Abstract

The northwestern Cascades structural province can be interpreted as an accretionary complex comprising fault-bounded blocks of pre-Tertiary metamorphic rocks of diverse age and lithologic type. This paper documents the deformation in a portion of the Chilliwack Group, a unit in this complex. The Chilliwack Group is a thick sequence of volcaniclastic sedimentary rocks, calc-alkaline volcanic rocks, and limestone that is metamorphosed to low-grade blueschist facies. The rocks underwent ductile deformation during a Late Cretaceous orogenic event, producing a subhorizontal foliation and, in appropriate lithologies, subhorizontal stretching lineations that trend N20°W. Finite strain sustained by coarse clastic rocks produced RXZ values averaging 3.5. The deformation at least partially postdates the high pressure metamorphic event, based on the presence of bent and broken high-pressure mineral grains.
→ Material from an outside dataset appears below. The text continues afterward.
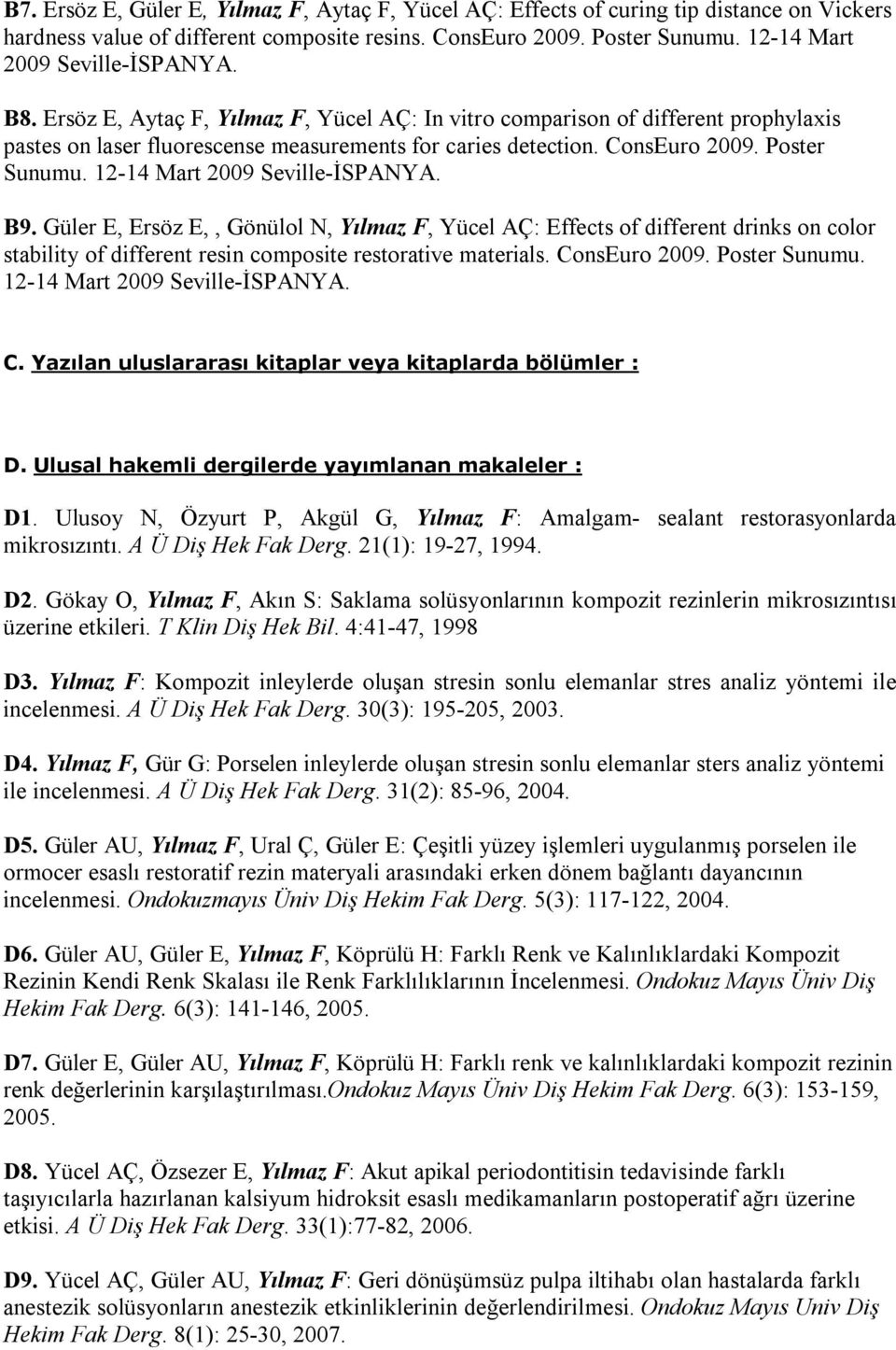 Poster Sunumu. 12-14 Mart 2009 Seville-İSPANYA. B9. Güler E, Ersöz E,, Gönülol N, Yılmaz F, Yücel AÇ: Effects of different drinks on color stability of different resin composite restorative materials.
Although early studies postulated west-vergent thrust imbrication of units in the northwest Cascades, the N20°W direction of apparent elongation in the Chilliwack Group, consistent with the direction of motion along segments of the Shuksan fault elucidated in other more recent studies, may reflect significant, highly oblique components of convergence during formation of the western North Cascades collisional orogen.